PAGE EXCERPT:
+ + +

Displaying Hex Numbers

[retepsnikrep]

Displaying hex numbers? I'm being thick I think

I'm using the code from the manual for "readowsn" to get the serial numbers for a DS18b20 sensor, but I don't want to use debug to display it, I want to output the hex numbers to my serial display using serout.

Can that be done? I did try a search and find it's easy to display the ascii value but I want the hex result displayed.

The point is the end user will note down these hex numbers and then use them in the 'multiple temp sensor on one input' reading code to address specific sensors.

http://www.picaxeforum.co.uk/showthread.php?t=8171&highlight=DS18b20

Thanks Peter

 

[westaust55]

Dispalying hex values

If you want to display the vale of a variable in Hex as opposed to decimal then I believe you need a routine like this:

SYMBOL  value  = b5
SYMBOL  first  = b6
SYMBOL  second = b7 

; read in your value here

first = value / 16
IF first < 10 THEN
  first = first + $30  ; for digits 0 to 9
ELSE
  first = first + $37  ; for chars  A to F
ENDIF

second = value // 16
IF second < 10 THEN
  second = second + $30  ; for digits 0 to 9
ELSE
  second = second + $37  ; for chars  A to F
ENDIF

SEROUT 7, N2400, (first, second, LF,CR)

: goto where ever next

You can always prefix the value with the standard "$" symbol (or alternatively with "0x") if you wish to signify it is a hex number.

+ + +

YOUR ASSIGNMENT: Transcribe the stretch of the forum thread on displaying hex numbers from "The point is" through "address specific sensors.".

+ + +

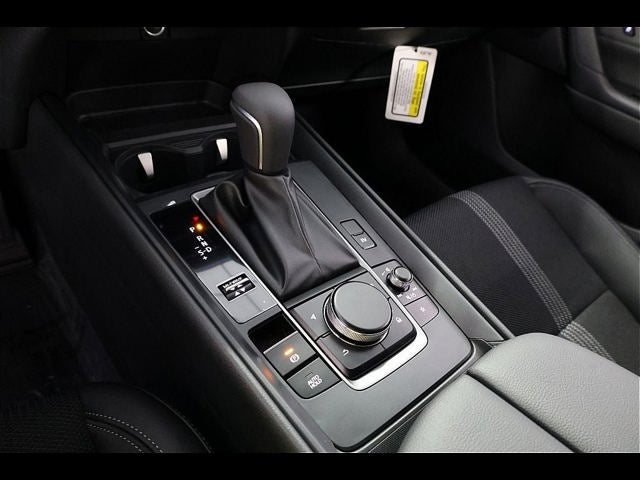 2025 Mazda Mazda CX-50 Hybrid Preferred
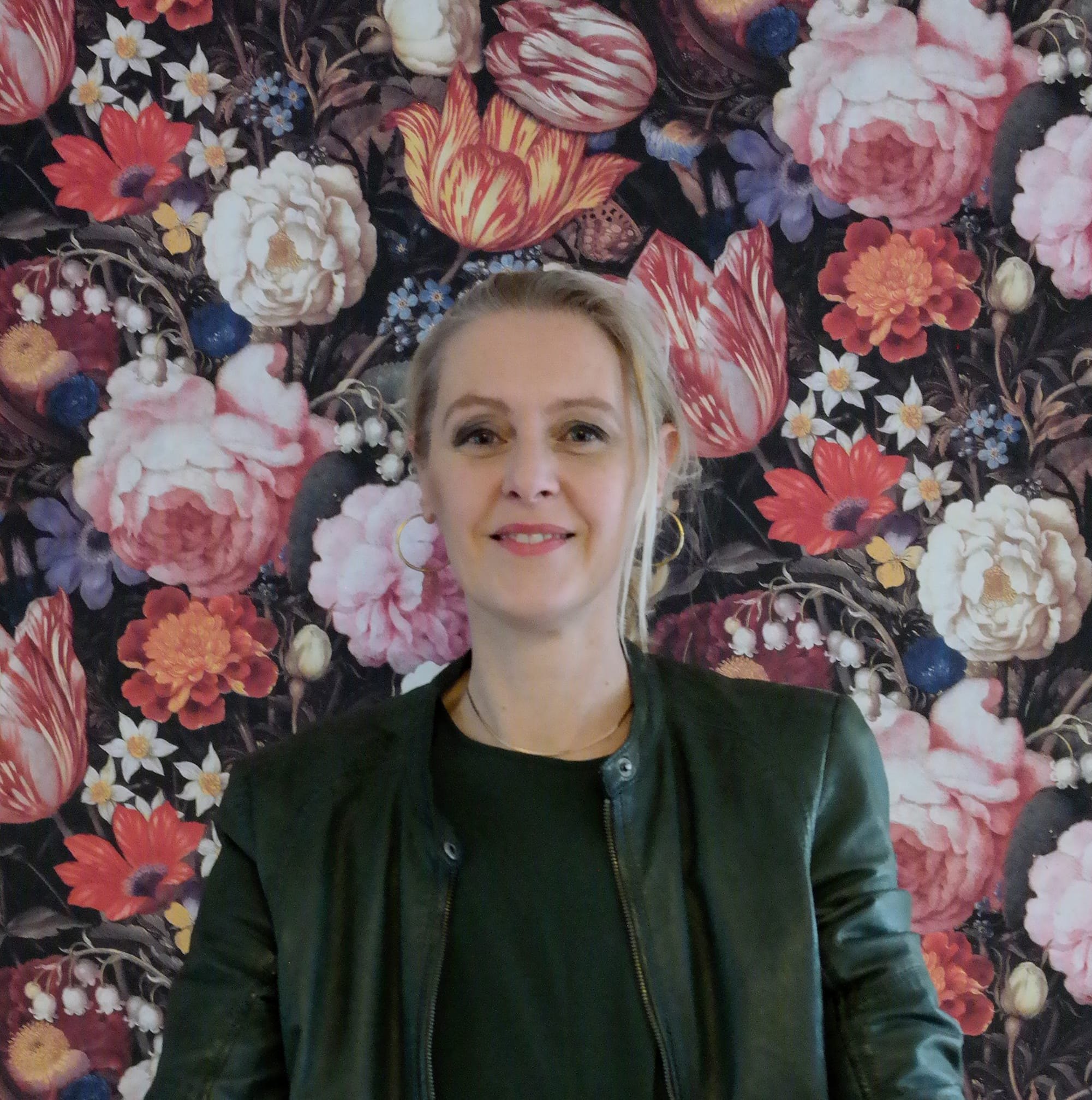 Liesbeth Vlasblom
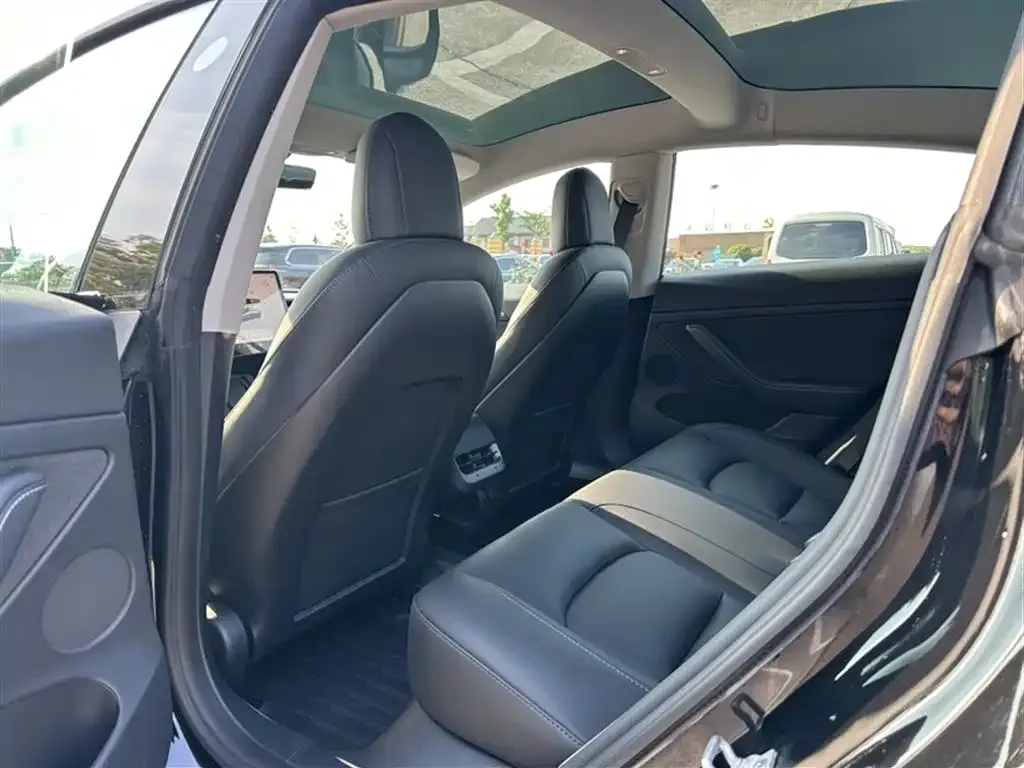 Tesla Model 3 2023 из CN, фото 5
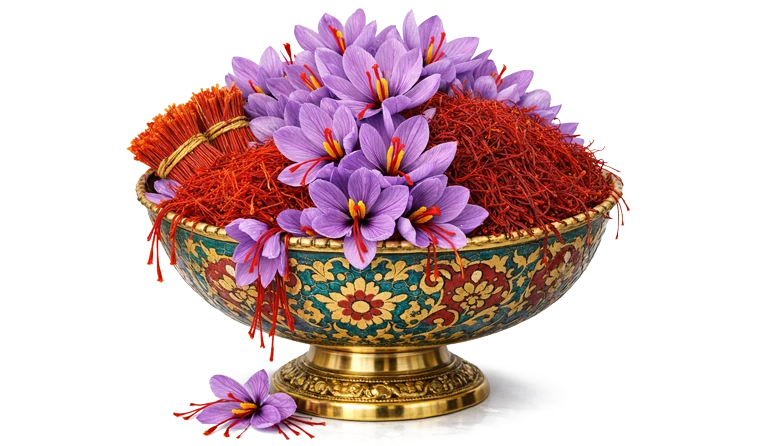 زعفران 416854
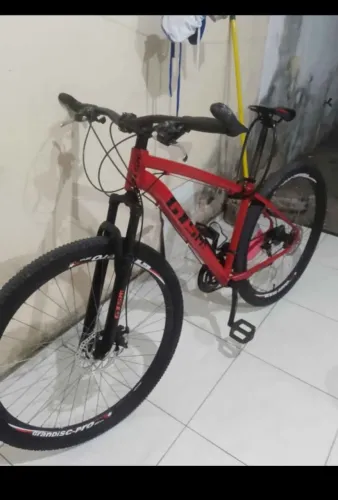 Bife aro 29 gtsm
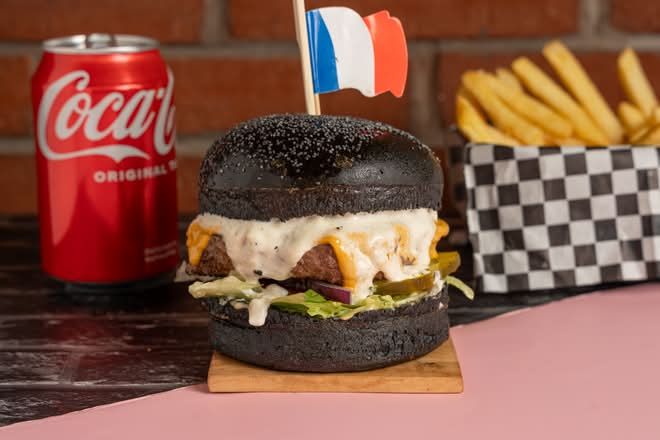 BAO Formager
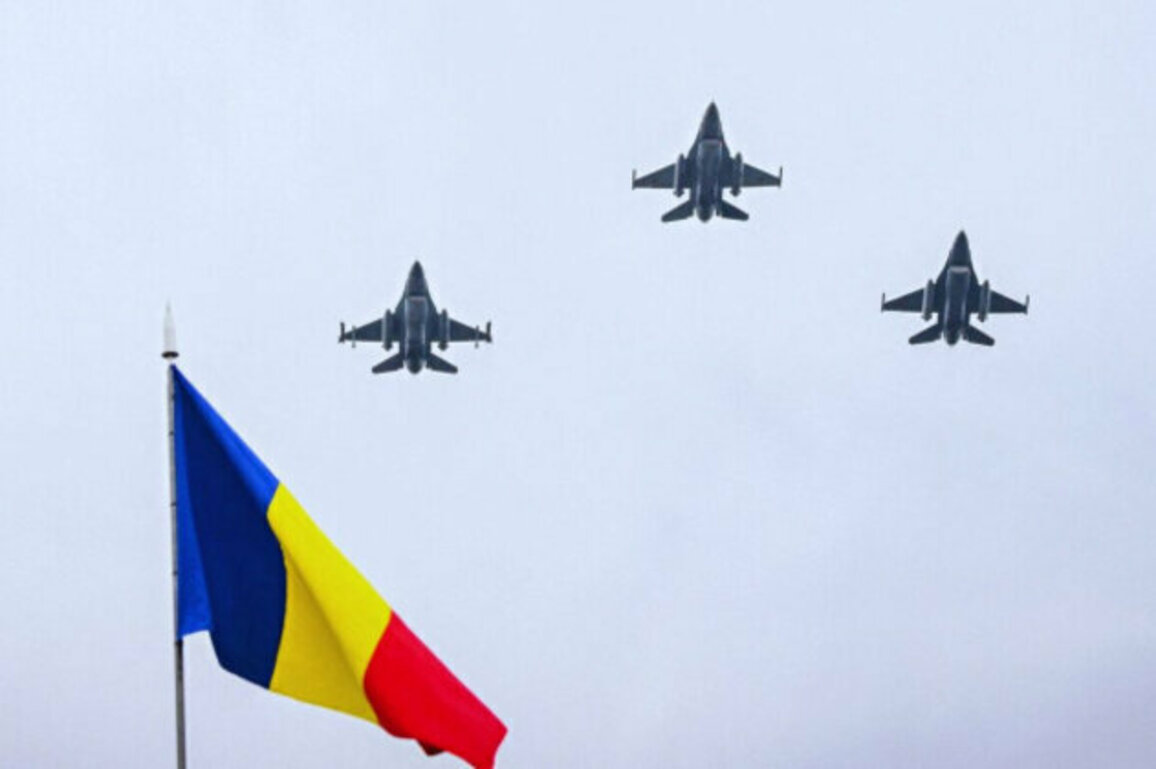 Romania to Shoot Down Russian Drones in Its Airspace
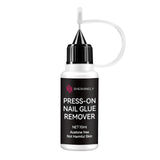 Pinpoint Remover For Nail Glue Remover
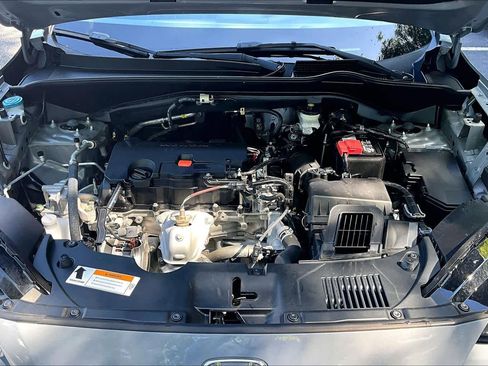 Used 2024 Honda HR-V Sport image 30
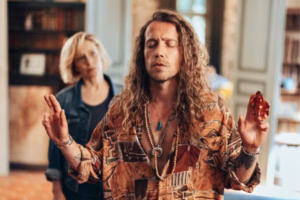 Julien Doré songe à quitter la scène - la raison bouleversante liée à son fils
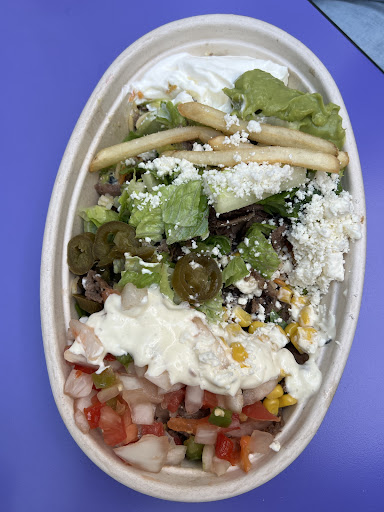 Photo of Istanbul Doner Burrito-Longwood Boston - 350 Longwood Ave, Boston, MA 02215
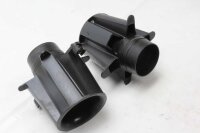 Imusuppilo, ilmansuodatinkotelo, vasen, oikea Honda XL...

+ + +

TASK RESPONSE:
The point is the end user will note down these hex numbers and then use them in the 'multiple temp sensor on one input' reading code to address specific sensors.